● Given task
Please count the lines of the material below that contain the word "dark", and reply with only that number.

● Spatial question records

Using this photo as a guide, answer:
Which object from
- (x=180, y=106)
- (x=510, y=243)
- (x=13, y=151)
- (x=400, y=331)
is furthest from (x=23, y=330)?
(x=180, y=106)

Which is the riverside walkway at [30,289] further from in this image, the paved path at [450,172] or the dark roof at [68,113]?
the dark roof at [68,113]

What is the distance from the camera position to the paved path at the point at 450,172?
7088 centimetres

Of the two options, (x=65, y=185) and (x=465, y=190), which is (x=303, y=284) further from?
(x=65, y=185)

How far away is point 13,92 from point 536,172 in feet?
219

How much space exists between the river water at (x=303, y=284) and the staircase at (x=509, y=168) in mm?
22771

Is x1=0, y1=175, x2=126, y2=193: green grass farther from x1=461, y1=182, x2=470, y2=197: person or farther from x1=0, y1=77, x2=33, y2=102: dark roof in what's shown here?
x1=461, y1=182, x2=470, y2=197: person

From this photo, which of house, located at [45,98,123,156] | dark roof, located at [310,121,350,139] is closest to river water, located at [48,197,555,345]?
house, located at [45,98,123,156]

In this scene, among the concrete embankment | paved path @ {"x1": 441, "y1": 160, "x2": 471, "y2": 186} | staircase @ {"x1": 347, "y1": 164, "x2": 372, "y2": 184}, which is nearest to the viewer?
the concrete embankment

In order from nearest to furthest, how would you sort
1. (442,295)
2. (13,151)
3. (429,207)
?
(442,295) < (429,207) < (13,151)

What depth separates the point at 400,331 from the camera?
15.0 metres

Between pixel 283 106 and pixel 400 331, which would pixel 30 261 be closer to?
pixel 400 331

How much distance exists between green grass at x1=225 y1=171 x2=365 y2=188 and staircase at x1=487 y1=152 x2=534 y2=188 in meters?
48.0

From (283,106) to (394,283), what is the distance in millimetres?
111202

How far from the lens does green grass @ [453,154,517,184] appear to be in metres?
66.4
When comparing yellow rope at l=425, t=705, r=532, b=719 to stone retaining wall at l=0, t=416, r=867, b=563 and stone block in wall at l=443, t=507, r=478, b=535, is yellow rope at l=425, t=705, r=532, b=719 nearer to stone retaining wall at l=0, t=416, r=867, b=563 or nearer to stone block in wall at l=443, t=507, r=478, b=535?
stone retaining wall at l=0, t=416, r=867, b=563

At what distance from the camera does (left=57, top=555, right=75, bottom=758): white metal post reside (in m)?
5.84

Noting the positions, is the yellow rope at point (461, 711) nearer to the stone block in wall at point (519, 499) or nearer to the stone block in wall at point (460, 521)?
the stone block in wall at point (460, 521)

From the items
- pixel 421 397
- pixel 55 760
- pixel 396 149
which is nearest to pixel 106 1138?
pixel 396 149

● Reply
4